§ **Set exercise**
Using the Future Sales Prediction 2024 description, explain in one to three sentences what purpose the package assigns to DVC and to Google Cloud Storage.

§ **Text**
########

#### Future Sales Prediction 2024
Future Sales Prediction 2024 is a Python package designed for building robust time-series sales prediction models. The package integrates preprocessing, feature engineering, hyperparameter optimization, and model training workflows, leveraging DVC for data versioning and Google Cloud Storage for seamless data access.
#### Project Status: Completed
## Features
* Data Handling: Tools to preprocess raw datasets and optimize memory usage.
* Feature Engineering: Generate and refine features for predictive modeling.
* Hyperparameter Tuning: Automate parameter optimization with Hyperopt.
* Model Training: Time-series cross-validation and training for regression models.
* Validation: Validate data integrity to ensure quality and consistency.

########

§ **Available data**
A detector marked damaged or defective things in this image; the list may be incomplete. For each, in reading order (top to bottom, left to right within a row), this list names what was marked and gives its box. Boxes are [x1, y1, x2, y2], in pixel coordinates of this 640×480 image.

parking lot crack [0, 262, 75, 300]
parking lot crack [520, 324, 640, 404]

########

§ **Answer to the exercise**
The package uses DVC for data versioning. It uses Google Cloud Storage for seamless data access.